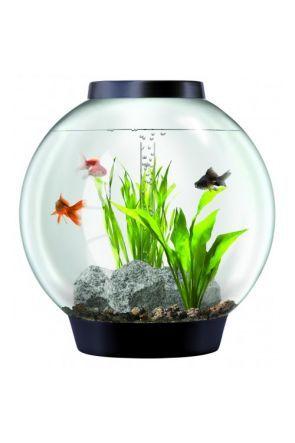 biOrb Classic 30 Litre Aquarium (Black) with MCR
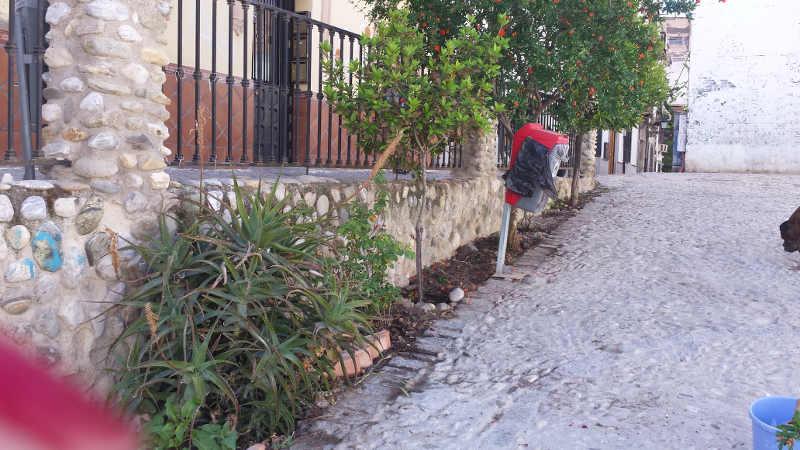 limpeza jardines Molino Corteza 20150516 a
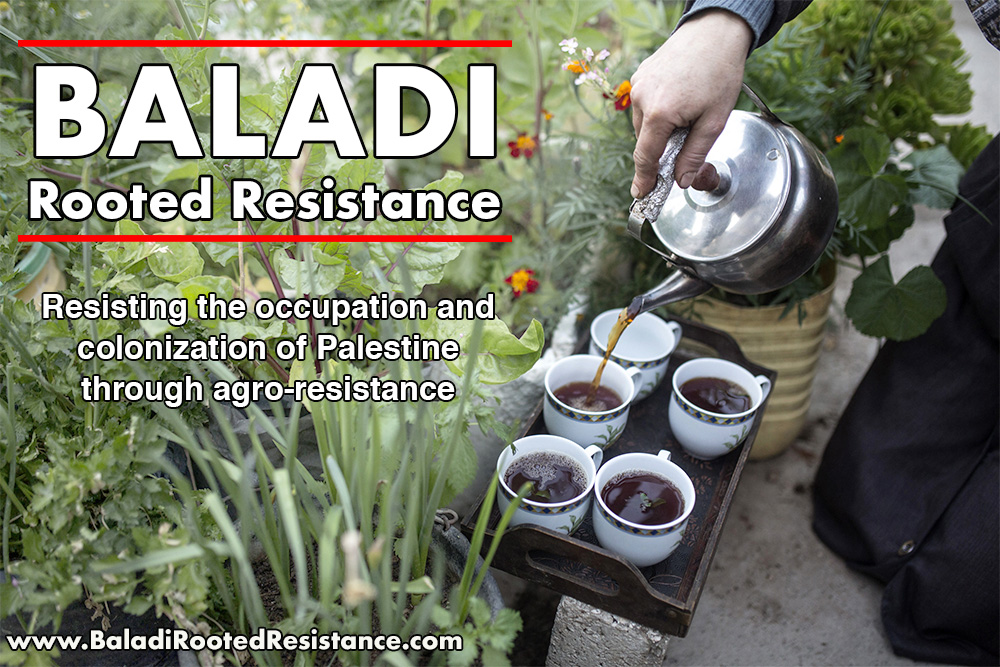 """Agro-Resistance in Palestine - """"Baladi – Rooted Resistance"""" is a series of stories about agro-resistance in Palestine created by an international team of photojournalists and a vegan writer and chef. With the help of our funding, the team will start producing the next series of stories, highlighting Palestinians resisting the occupation of their territories with seeds, wild foraged plants and homegrown vegetables, as well as Palestinians who believe food politics and food sovereignty intersect with the struggle for self-determination and freedom. The Arab word 'Baladi' is translated as 'local' and comes from 'balad' ('the country') and represents the connection with the land where the food was grown. The resistance is rooted because, for Palestinians, simply being there rooted to their own land, is already an act of resistance. The aim is to create a multi-media web project, combining photos, text and videos showcasing stories of hope, determination and resistance, and to produce a variety of content to draw attention to and gather support for agro-resistance projects in Palestine."""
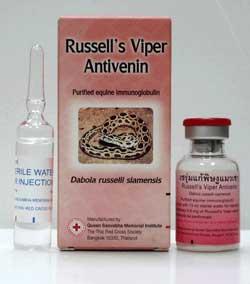 Anti Venin Vipère de Russell CROIX ROUGE CROISSANT ROUGE
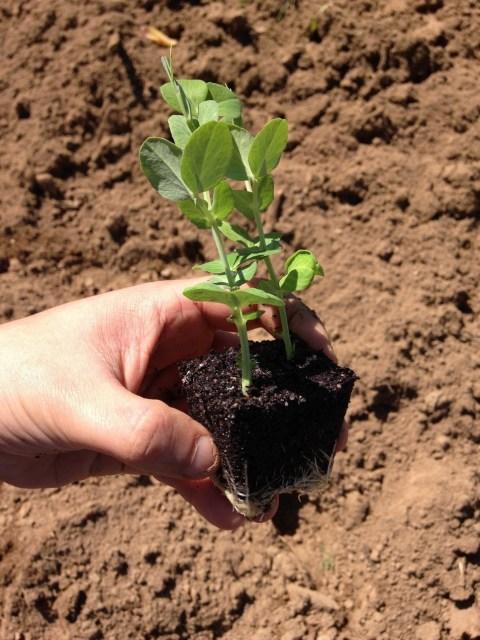Ervilhas prontas a plantar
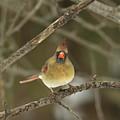 The Haridan - Northern Cardinal - Cardinalis Cardinalis  by Mother Nature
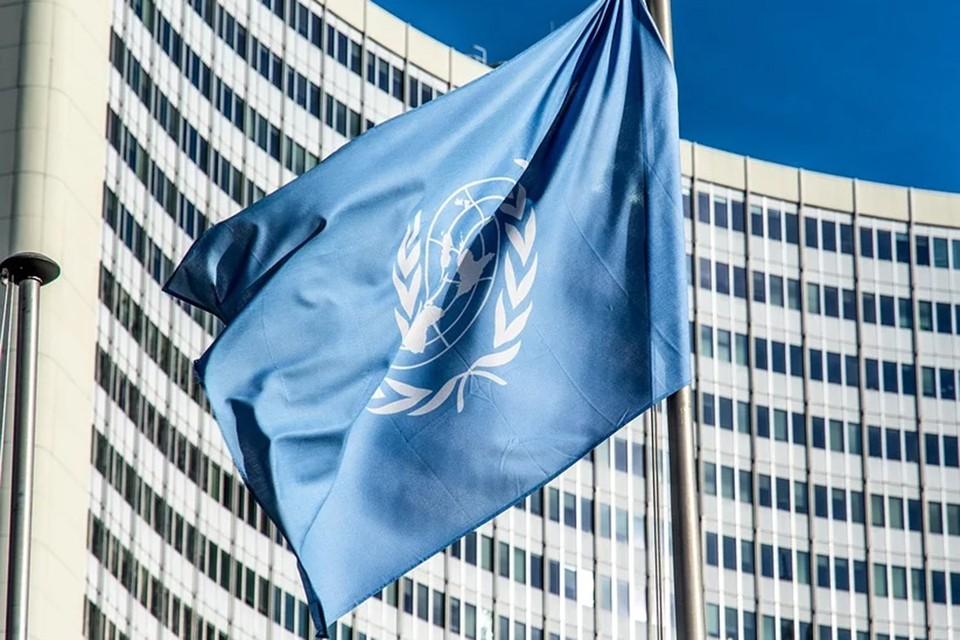 Совет по правам человека ООН на 47-й сессии одобрил резолюцию «Ситуация с правами человека в Беларуси». Фото: pixabay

######

ASSIGNMENT: Could you repeat every entry above exactly, with each picture omitted?

COMPLETED TASK:
 biOrb Classic 30 Litre Aquarium (Black) with MCR
 limpeza jardines Molino Corteza 20150516 a
 """Agro-Resistance in Palestine - """"Baladi – Rooted Resistance"""" is a series of stories about agro-resistance in Palestine created by an international team of photojournalists and a vegan writer and chef. With the help of our funding, the team will start producing the next series of stories, highlighting Palestinians resisting the occupation of their territories with seeds, wild foraged plants and homegrown vegetables, as well as Palestinians who believe food politics and food sovereignty intersect with the struggle for self-determination and freedom. The Arab word 'Baladi' is translated as 'local' and comes from 'balad' ('the country') and represents the connection with the land where the food was grown. The resistance is rooted because, for Palestinians, simply being there rooted to their own land, is already an act of resistance. The aim is to create a multi-media web project, combining photos, text and videos showcasing stories of hope, determination and resistance, and to produce a variety of content to draw attention to and gather support for agro-resistance projects in Palestine."""
 Anti Venin Vipère de Russell CROIX ROUGE CROISSANT ROUGE
Ervilhas prontas a plantar
 The Haridan - Northern Cardinal - Cardinalis Cardinalis  by Mother Nature
 Совет по правам человека ООН на 47-й сессии одобрил резолюцию «Ситуация с правами человека в Беларуси». Фото: pixabay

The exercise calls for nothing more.